I will miss the iWeb/
MobileMe/iDisk integration as well, but won't miss spending $100 a year for it.
I think (my opinion) that this is Apple's "gentle" way of encouraging -- without specifically endorsing -- alternative options that are actually more powerful and in some ways easier to accomplish the kind of things people want to do with websites nowadays. I think Apple support got tired of questions like "how do I set up a storefront on my iWeb site" and "how can I edit an iWeb site on a different Mac or a PC?" etc.

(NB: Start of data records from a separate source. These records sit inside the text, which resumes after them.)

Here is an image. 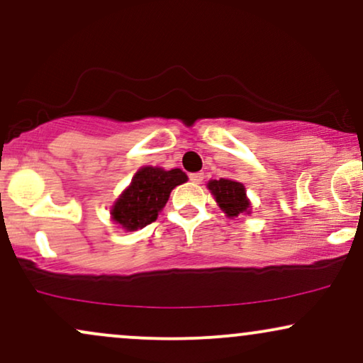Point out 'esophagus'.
I'll return each mask as SVG.
<instances>
[{
    "instance_id": "esophagus-1",
    "label": "esophagus",
    "mask_w": 363,
    "mask_h": 363,
    "mask_svg": "<svg viewBox=\"0 0 363 363\" xmlns=\"http://www.w3.org/2000/svg\"><path fill=\"white\" fill-rule=\"evenodd\" d=\"M190 180L194 183H202L203 180V173H191L190 174Z\"/></svg>"
}]
</instances>
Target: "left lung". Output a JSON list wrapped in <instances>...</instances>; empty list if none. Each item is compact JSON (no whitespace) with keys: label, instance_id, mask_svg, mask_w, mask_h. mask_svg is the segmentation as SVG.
<instances>
[{"label":"left lung","instance_id":"1","mask_svg":"<svg viewBox=\"0 0 363 363\" xmlns=\"http://www.w3.org/2000/svg\"><path fill=\"white\" fill-rule=\"evenodd\" d=\"M207 189L211 195L229 219L251 214V202L246 195V189L241 182L231 180V178H219V180H211L207 183Z\"/></svg>","mask_w":363,"mask_h":363}]
</instances>
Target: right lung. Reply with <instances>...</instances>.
I'll return each instance as SVG.
<instances>
[{
    "mask_svg": "<svg viewBox=\"0 0 363 363\" xmlns=\"http://www.w3.org/2000/svg\"><path fill=\"white\" fill-rule=\"evenodd\" d=\"M189 180L180 168L164 169L160 166H143L132 177L130 185L118 195L110 207V217L118 228L138 231L155 223L163 211L174 186Z\"/></svg>",
    "mask_w": 363,
    "mask_h": 363,
    "instance_id": "add662e5",
    "label": "right lung"
}]
</instances>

The truth of the matter is that iWeb really needed a complete overhaul, not least of which in order to make its generated code cleaner and more editable outside iWeb. Apple has chosen not to devote the resources to do this, in part because programs like Rapidweaver (et al) do it a lot better.
As for uploading, WebDAV and built-in FTP in some web-building programs make the process pretty much just as easy as MM publishing.

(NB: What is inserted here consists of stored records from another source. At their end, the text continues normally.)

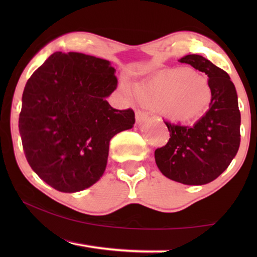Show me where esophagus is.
<instances>
[{"mask_svg": "<svg viewBox=\"0 0 257 257\" xmlns=\"http://www.w3.org/2000/svg\"><path fill=\"white\" fill-rule=\"evenodd\" d=\"M146 118H147L146 112L140 111V110L136 111V120H137V124H142V122H143L144 120H146Z\"/></svg>", "mask_w": 257, "mask_h": 257, "instance_id": "1", "label": "esophagus"}]
</instances>
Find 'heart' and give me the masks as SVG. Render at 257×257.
I'll use <instances>...</instances> for the list:
<instances>
[{
	"mask_svg": "<svg viewBox=\"0 0 257 257\" xmlns=\"http://www.w3.org/2000/svg\"><path fill=\"white\" fill-rule=\"evenodd\" d=\"M121 91L143 106L158 111L175 122H189L203 115L212 101L208 80L193 69L175 68L157 72L133 87V96L126 83Z\"/></svg>",
	"mask_w": 257,
	"mask_h": 257,
	"instance_id": "obj_1",
	"label": "heart"
}]
</instances>
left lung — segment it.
I'll return each instance as SVG.
<instances>
[{
    "mask_svg": "<svg viewBox=\"0 0 257 257\" xmlns=\"http://www.w3.org/2000/svg\"><path fill=\"white\" fill-rule=\"evenodd\" d=\"M205 72L212 89L209 110L193 126L165 121L171 138L154 152L165 177L184 185H205L222 174L240 147L241 114L230 77L200 55L179 59Z\"/></svg>",
    "mask_w": 257,
    "mask_h": 257,
    "instance_id": "obj_1",
    "label": "left lung"
}]
</instances>
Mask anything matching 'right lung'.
Masks as SVG:
<instances>
[{"instance_id":"add662e5","label":"right lung","mask_w":257,"mask_h":257,"mask_svg":"<svg viewBox=\"0 0 257 257\" xmlns=\"http://www.w3.org/2000/svg\"><path fill=\"white\" fill-rule=\"evenodd\" d=\"M106 59L55 52L24 87L19 128L33 171L52 188L75 193L99 180L110 140L132 128L135 112L117 110L106 97L117 89Z\"/></svg>"}]
</instances>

Finally, iDisk isn't really going away -- it's shrunk down to 5GB in "available" space, but has actually grown in size since photo-streams and certain other things don't count against that space. For those who use the iDisk primarily to host photo and video galleries, Flickr Pro ($25/year) is actually a fantastic deal (while not quite as stylish, I'll admit).

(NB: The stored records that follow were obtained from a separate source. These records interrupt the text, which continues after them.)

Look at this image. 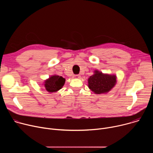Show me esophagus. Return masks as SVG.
<instances>
[{
  "label": "esophagus",
  "mask_w": 153,
  "mask_h": 153,
  "mask_svg": "<svg viewBox=\"0 0 153 153\" xmlns=\"http://www.w3.org/2000/svg\"><path fill=\"white\" fill-rule=\"evenodd\" d=\"M73 77L74 78V79H79L80 77V75H74V76H73Z\"/></svg>",
  "instance_id": "esophagus-1"
}]
</instances>
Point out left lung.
Instances as JSON below:
<instances>
[{
  "instance_id": "left-lung-1",
  "label": "left lung",
  "mask_w": 153,
  "mask_h": 153,
  "mask_svg": "<svg viewBox=\"0 0 153 153\" xmlns=\"http://www.w3.org/2000/svg\"><path fill=\"white\" fill-rule=\"evenodd\" d=\"M116 79V75L104 74L99 70H95L94 74L88 79V88L96 94H106L115 86Z\"/></svg>"
}]
</instances>
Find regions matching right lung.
<instances>
[{"mask_svg":"<svg viewBox=\"0 0 153 153\" xmlns=\"http://www.w3.org/2000/svg\"><path fill=\"white\" fill-rule=\"evenodd\" d=\"M65 82V79L58 75L51 76L44 81V87L49 93L57 92L60 90Z\"/></svg>","mask_w":153,"mask_h":153,"instance_id":"1","label":"right lung"}]
</instances>
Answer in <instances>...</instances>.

For people like me who hosted podcasts on our iWeb-generated, MM-hosted websites, it's a little bit more of a change -- but frankly I'd been itching to move to Wordpress anyway, and so really the only thing I have to do that I wasn't going to do anyway is find new hosting for the podcast files and adjust the RSS feed. A little bit of a PITA, yes, but not really that big a deal if one accepts the concept that things change every few years no matter what you do.